Task brief >> Go through the material below and report how many lines contain "scientific". Give only the number.

Working data >>
══════════

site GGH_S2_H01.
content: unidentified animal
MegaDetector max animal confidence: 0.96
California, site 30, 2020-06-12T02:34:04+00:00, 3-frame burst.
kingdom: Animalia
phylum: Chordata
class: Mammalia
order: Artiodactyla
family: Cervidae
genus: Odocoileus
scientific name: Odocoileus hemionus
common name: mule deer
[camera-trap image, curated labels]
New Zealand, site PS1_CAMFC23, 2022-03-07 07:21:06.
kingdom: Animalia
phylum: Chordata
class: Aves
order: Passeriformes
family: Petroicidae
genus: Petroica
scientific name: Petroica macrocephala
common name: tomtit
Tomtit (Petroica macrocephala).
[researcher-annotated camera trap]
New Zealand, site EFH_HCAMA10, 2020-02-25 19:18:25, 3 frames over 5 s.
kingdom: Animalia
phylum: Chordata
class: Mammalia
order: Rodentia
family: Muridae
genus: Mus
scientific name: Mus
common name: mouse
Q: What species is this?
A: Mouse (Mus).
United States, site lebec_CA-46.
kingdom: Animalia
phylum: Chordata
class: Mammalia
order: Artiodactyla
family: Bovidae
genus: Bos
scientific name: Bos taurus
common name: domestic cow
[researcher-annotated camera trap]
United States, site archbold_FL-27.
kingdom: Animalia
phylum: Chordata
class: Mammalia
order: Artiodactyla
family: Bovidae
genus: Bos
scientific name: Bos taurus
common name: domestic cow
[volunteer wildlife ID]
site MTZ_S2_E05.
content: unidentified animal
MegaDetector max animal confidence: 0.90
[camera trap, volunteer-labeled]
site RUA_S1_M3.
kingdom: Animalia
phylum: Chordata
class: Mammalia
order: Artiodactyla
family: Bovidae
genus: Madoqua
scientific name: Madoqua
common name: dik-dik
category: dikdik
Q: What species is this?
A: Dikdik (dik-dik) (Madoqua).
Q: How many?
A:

══════════

Finished exercise >> 6